This morning my bicycle rickshaw passed a goat dressed in a turquoise sweater. “Perfectly natural,” said Alice, “since it is rather chilly.”
These days, a damp, bone-chilling fog fills Bodhgaya in the early hours, burns off for a few hours in the afternoon, and returns around dinner time. We’re now in the middle of the Nyingma monlam. A monlam is a massive days-long Tibetan prayer festival. In Tibet, there was only one a year, dominated by followers of the Gelug school (fair enough since they started it). But in exile, each school now sponsors its own, bringing it’s own unique flavour to the proceedings. In Bodhgaya the monlams have taken on the feeling of a Buddhist Woodstock.
The Kagyu Monlam is eco-friendly and super-organized, largely due to the huge number of Asians that are devotees of the Karmapa, the spiritual head of the largest Kagyu sub-school. It even has its own logo that’s printed on badges, bags and tee-shirts, and usherettes in nifty uniforms. The Gelug monlam, dominated by the monks from the three uber-monasteries of Gaden, Drepung and Sera, was a model of efficiency–over in two days flat. But the Nyingma monlam is the daddy of them all.
The oldest school of Tibetan Buddhism, it brings together large numbers of yogis who look like they’ve descended from the earth’s remotist outposts. Long matted hair, cross-legged in grubby robes, they mutter over ritual items fashioned from human bone among the dwarf village of stone shrines. The shrines are bedecked with orange and yellow marigolds, some in intricate patterns like mandalas. The air is laden with the sounds of soft hand clapping, mantras, hand bells and a constant swoosh swoosh swoosh of sandals on stone, as hundreds of people circumambulate the temple. At least four different Hindi film songs are blaring from different parts of town. There’s a strong smell of incense and rose petals.
I sit behind the temple of the Unwinking Gaze over-looking a round stone table about 12 feet in diameter decorated with a mandala made out of carefully placed plastic cups and marigolds, with an outer ring of ruby rose petals. Around this dozens of monks and old women perform full length prostrations on wooden boards using what look like oven mitts to protect their hands from splinters. They seem to have limitless energy and I never see one of them stop for more than a moment to wipe their brow.
Every opportunity to lay a string of lights had been seized brought to illuminating fruition. Candles are everywhere, as are thousands of tiny water and flower offerings in glass and metal bowls. The Mahabodhi temple is lit by two huge spotlights, shooting up into the sky, like an ancient dormant spacecraft. Indian groundskeepers are engaged in the precarious job of climbing up 15 feet of wall unaided by ladders, and placing necklaces of marigolds around the necks of all the statues surrounding the temple. And everything is playing out through a layer of fog that certainly doesn’t hurt the mystical ambiance.
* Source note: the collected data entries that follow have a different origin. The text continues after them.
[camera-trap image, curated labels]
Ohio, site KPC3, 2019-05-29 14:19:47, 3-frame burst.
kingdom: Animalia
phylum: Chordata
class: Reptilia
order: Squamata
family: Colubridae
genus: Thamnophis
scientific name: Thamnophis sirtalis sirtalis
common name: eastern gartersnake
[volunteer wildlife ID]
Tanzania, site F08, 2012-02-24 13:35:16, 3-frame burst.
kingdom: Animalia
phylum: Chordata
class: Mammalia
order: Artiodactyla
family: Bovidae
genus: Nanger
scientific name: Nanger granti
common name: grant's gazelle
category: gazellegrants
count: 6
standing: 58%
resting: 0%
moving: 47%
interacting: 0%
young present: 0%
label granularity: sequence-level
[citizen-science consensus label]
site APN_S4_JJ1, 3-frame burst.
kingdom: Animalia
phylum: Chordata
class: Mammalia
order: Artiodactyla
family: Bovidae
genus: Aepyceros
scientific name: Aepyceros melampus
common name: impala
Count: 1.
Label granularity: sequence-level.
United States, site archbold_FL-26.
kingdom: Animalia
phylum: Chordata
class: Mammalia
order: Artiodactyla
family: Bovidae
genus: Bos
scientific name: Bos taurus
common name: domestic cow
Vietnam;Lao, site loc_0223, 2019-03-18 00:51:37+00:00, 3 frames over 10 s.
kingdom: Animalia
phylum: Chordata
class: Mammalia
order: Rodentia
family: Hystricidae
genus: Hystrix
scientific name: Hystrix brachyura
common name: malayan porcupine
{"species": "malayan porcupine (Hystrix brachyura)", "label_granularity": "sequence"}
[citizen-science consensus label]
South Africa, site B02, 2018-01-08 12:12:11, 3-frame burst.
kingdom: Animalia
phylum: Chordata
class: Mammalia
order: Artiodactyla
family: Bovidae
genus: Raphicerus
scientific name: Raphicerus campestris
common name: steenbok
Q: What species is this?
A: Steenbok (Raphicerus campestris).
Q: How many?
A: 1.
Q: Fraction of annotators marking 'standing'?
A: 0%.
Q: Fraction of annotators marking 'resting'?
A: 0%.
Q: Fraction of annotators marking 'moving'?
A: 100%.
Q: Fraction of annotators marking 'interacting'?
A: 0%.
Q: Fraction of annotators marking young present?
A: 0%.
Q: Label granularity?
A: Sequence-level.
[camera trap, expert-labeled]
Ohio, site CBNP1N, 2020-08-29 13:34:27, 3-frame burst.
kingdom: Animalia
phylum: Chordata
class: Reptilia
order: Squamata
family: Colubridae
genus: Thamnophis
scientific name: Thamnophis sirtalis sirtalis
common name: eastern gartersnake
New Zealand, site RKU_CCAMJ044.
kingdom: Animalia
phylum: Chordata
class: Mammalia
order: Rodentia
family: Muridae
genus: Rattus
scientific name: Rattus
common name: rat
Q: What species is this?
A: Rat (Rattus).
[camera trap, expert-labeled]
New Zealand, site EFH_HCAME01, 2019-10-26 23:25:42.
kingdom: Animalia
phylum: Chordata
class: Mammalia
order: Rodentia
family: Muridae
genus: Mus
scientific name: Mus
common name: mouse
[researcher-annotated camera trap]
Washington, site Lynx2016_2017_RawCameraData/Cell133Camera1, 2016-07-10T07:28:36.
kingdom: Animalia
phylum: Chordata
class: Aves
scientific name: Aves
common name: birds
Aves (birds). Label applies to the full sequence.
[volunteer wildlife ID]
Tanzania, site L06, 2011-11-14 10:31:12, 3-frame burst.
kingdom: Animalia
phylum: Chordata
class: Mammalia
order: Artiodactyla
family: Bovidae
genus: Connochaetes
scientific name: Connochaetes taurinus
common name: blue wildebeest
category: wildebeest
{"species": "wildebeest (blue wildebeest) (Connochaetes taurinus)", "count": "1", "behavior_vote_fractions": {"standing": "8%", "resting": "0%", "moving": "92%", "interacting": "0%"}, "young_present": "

The Nyingma Monlam officially ends in the afternoon, when large numbers of (mostly young) maroon-clad monks burst into the streets and leap into auto rickshaws, 12 at a time. (I saw one plucky little auto rickshaw with 14 monks hanging on the outside and 12 inside). But in the evenings, the temple grounds are still filled with tireless monks performing full body prostrations on wooden boards, and the white-eyed dread-locked yogis. In front of me a monk plays an enormous damaru, a double-sided drum that represents the co-existence of conventional and ultimately reality, with both sides struck simultaneously by two tiny balls on the end of strings.
The 150 foot tall Mahabodhi stupa rises above us all, etched in stone reliefs like pieces of a puzzle from an alien civilization. In my travel-weary gaze, I imagine that the entire structure is on the verge of re-arranging itself like some antediluvian Rubik’s Cube, to send a space-time-continnuum-ripping beam to its distant creators somewhere deep in the belly of the lonely night sky.
My reverie is disturbed by the nudge of an aged Tibetan monk in a woolly hat. He peers at me, eyes twinkling. I sense the promise of some about-to-be-imparted wisdom. “Can I leave my backpack with you?” he says. “I need to go and check my email.”